Dans la religion musulmane, inutile d’une presence des deux epoux pour celebrer le mariage. L’adolescente voit son mari une fois, puis celui-ci repart en Europe. Envoyee manu militari dans la maison de sa belle-famille, personne ne la soutient. Pendant six mois, le mari ne lui enverra pas d’argent et ne lui telephonera jamais. Trois ans plus tard, elle lui arrache enfin votre divorce, plus facile a obtenir car ils n’ont gui?re eu d’enfants.
Un taux d’infanticide eleve
Consequences des mariages precoces et forces : 1 taux d’infanticide eleve lie a des grossesses extra-conjugales.
« Ces cas seront lies a toutes les questions d’emigration. Mes maris laissent leurs jeunes femmes reellement jeunes, pendant des moment tres longs », souligne le capitaine Moustapha Ndour.
Depuis 2008, six cas connus d’infanticides ont ete repertories dans la region, et les journaux senegalais font regulierement echo des faits divers. Au Senegal, concevoir 1 enfant hors-mariage est considere tel une honte. J’ai sociologue Fatou Sarr Sow precise :
« Les infanticides ont souvent lieu au milieu rural. Ces jeunes femmes sont dans des etats de depression tels qu’on ne va nullement parler d’acte choc. »

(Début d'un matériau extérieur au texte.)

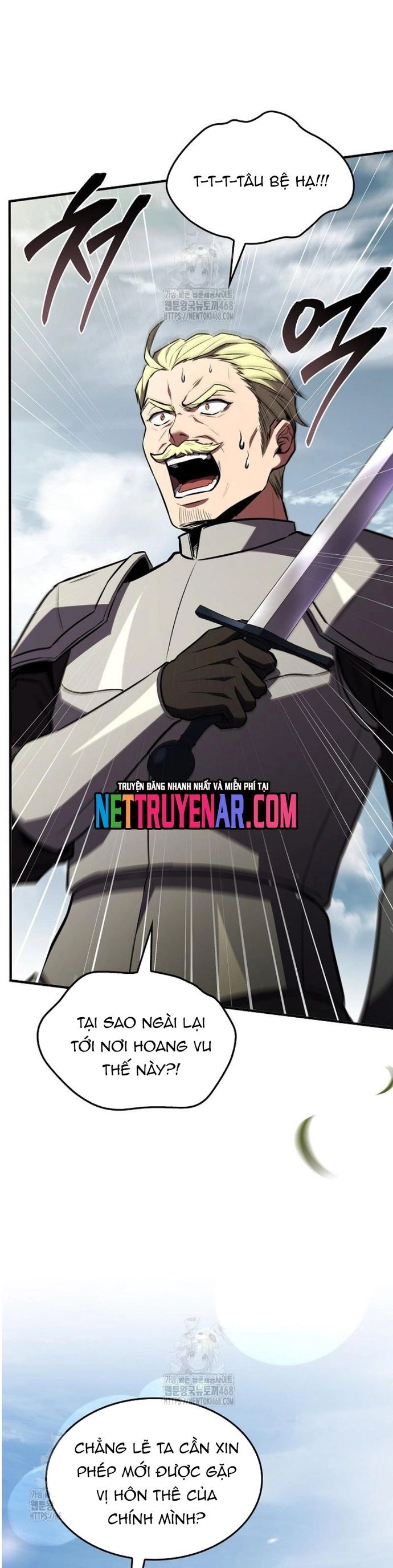 Huyền Thoại Giáo Sĩ Trở Lại Chapter 181.1 - Trang 3
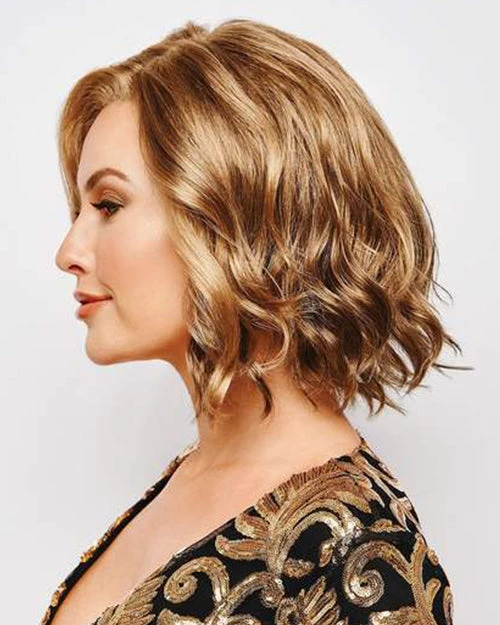 Wigs For Women Soft And Subtle-Average/Large | Lace Front & Monofilament Part Synthetic Wig By Gabor 6 Wigs For Women Soft And Subtle-Average/Large | Lace Front & Monofilament Part Synthetic Wig By Gabor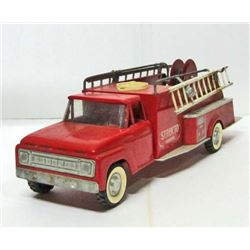 C. 1960'S STRUCTO FIRE DEPARTMENT PUMPER TRUCK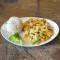 Poulet Mit Thai Curry (Scharf)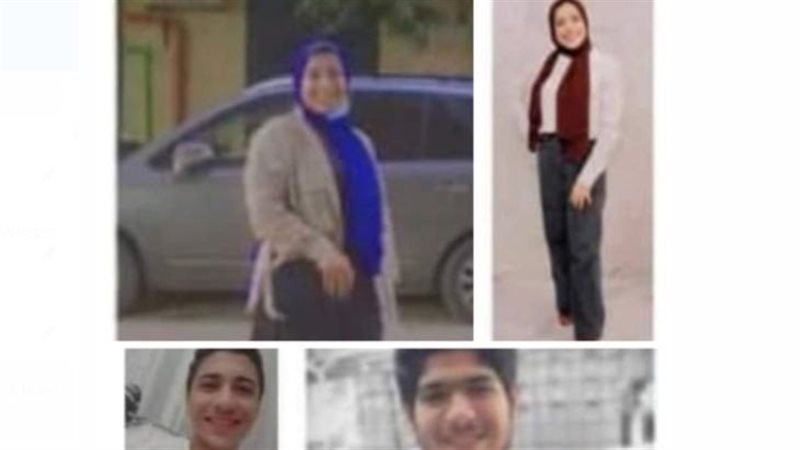 اسرة الشرابية ضحايا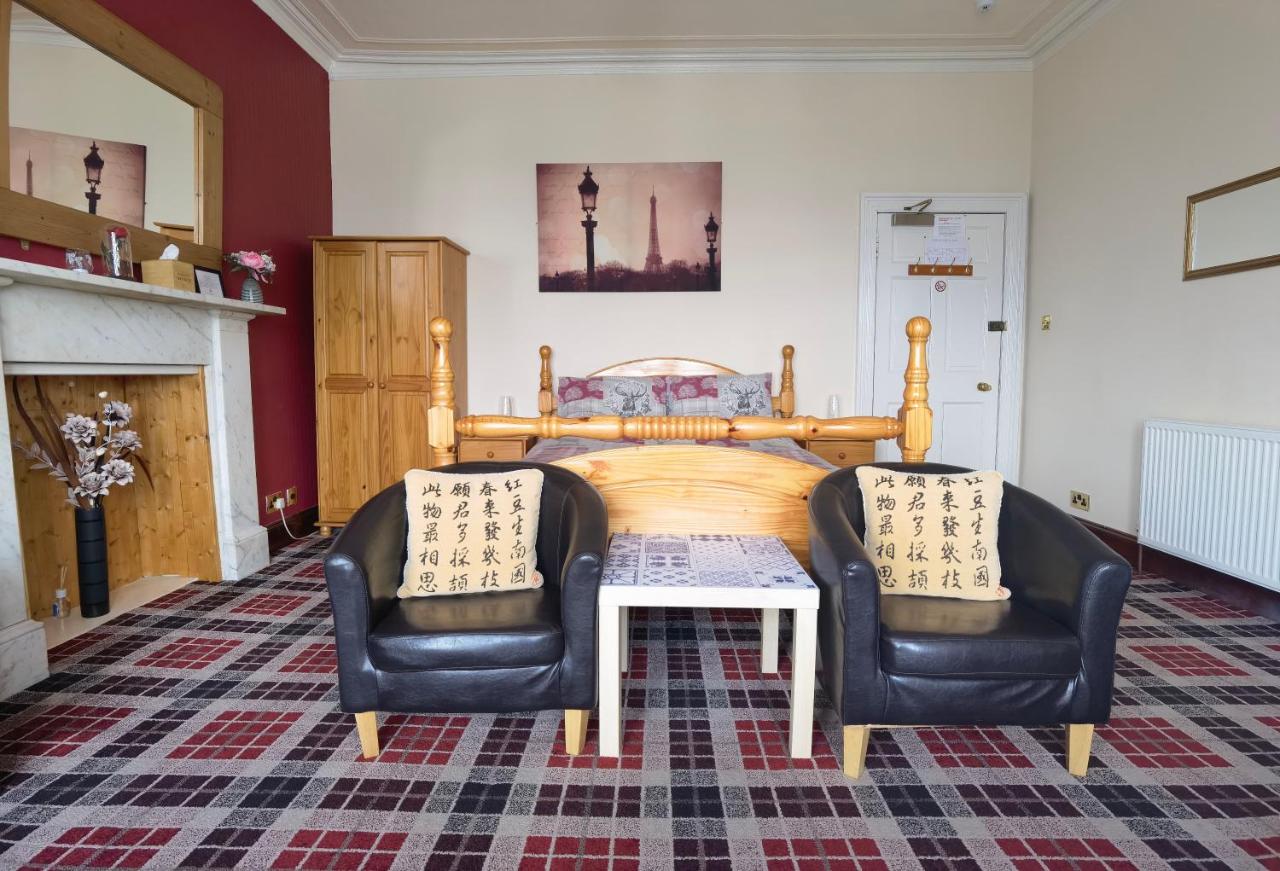 Deluxe Doppelzimmer mit Balkon und Meerblick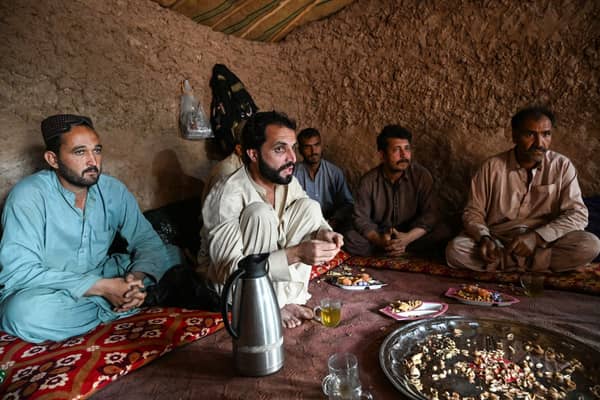 PAKISTAN-AFGHANISTAN-MIGRATION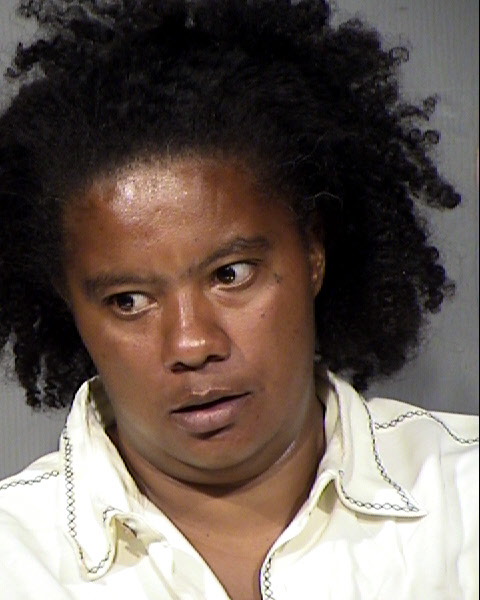 Victoria Sherece Garrett Mugshot / Maricopa County Arrests / Maricopa County Arizona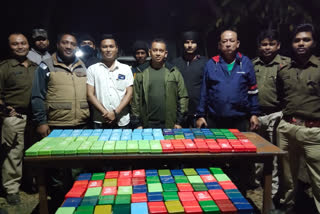 Bokajan drugs seizure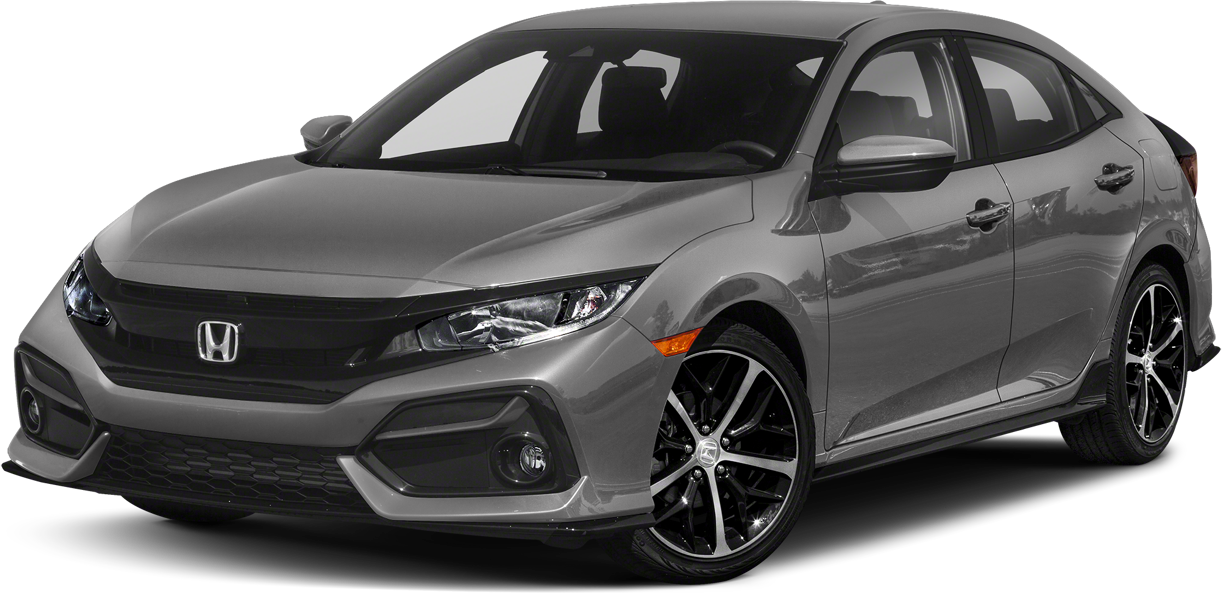 Thumbnail image of 2021 Honda Civic at Hamilton Honda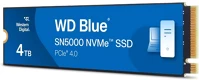 Western digital BLUE SN5000 4TB M.2 PCIE 2280 SSD WDS400T4B0E Blue sn5000 4tb m.2 pcie 2280 ssd kép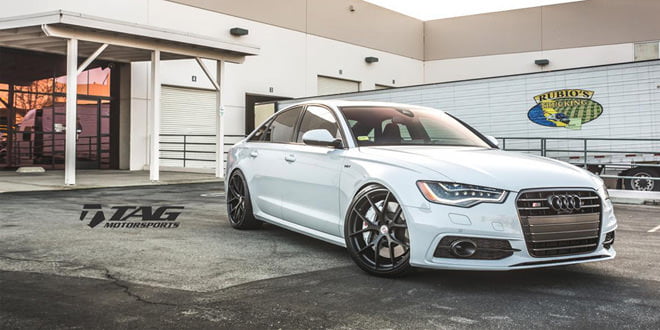 Audi S6 от TAG Motorsports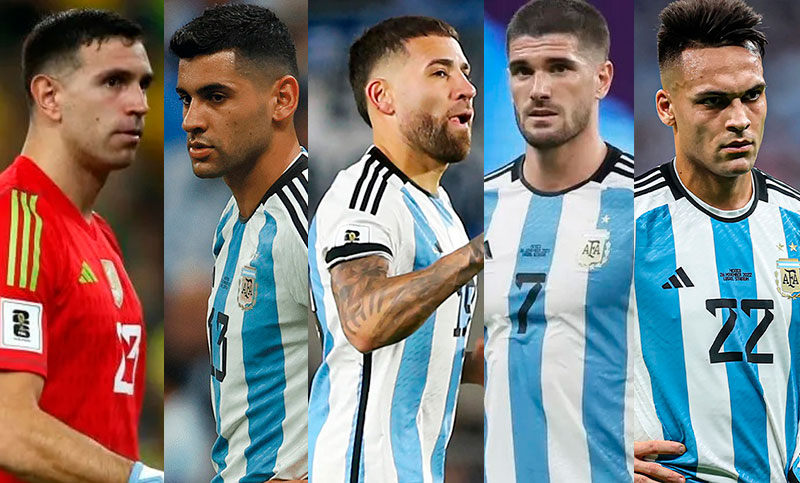 Los campeones del mundo quieren participar en los Juegos Olímpicos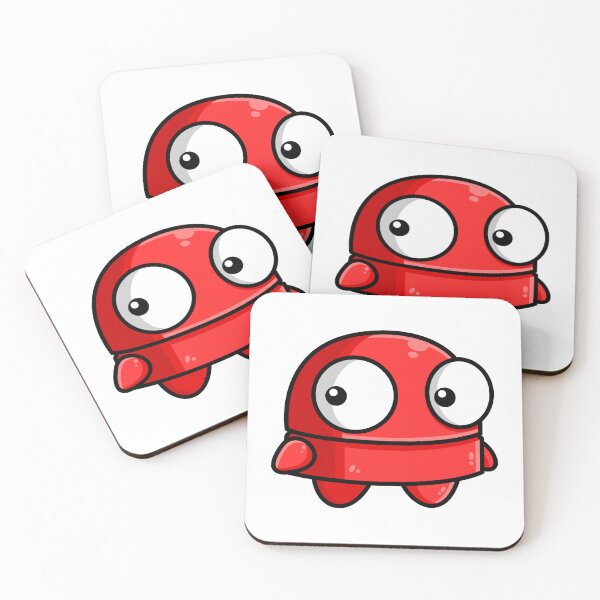 Item preview, REPO Game Side Eyes Cute Character designed and sold by Kubala Designs.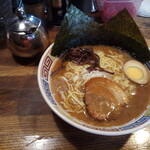 NAGAHAMAらーめん - とんこつ正油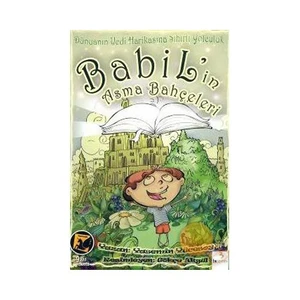 Babil'İn Asma Bahçeleri-Yasemin Yücesoy Gündoğan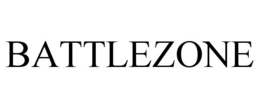 BATTLEZONE trademark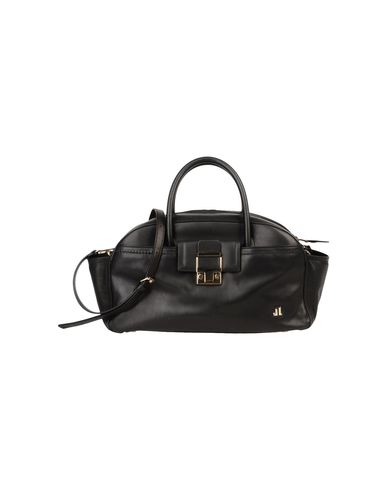 ZOOM LANVIN - Large leather bag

« regulii?rement, l’infanticide est camoufle par la famille. Le moins rarement, ces jeunes femmes enterrent leurs nouveaux-nes, des jettent dans un puits ou les abandonnent dans la rue », rapporte le capitaine.
A Louga, il n’existe https://datingmentor.org/fr/oasis-active-review pas d’associations ou de services d’assistance sociale Afin de leur venir en aide. Touty Dieng est la seule personne a avoir canalise l’ensemble des angoisses des epouses d’emigres. Pendant dix annees, la vieille dame a anime une emission radio, Confidences, qui leur reste consacree. Deux fois via semaine, elle lisait deux lettres envoyees anonymement via ces femmes.
Et Touty Dieng en a recu des centaines et des centaines. On y abordait l’integralite des sujets. Comme ces femmes choisies a distance par des hommes. En Europe, des Senegalais les ont trouves jolies sur une video ou une photographie, envoyees pour montrer le soir bapteme d’une famille. S’ensuivent des requi?tes en mariage, dont peu de refus.
« Pour les hommes, c’est plus fonctionnel. Di?s qu’ils reviennent pendant leurs deux mois de vacances, ils vont pouvoir consommer directement le mariage. Ils ne perdent aucun moment a chercher une femme a Louga et a preparer la ceremonie ».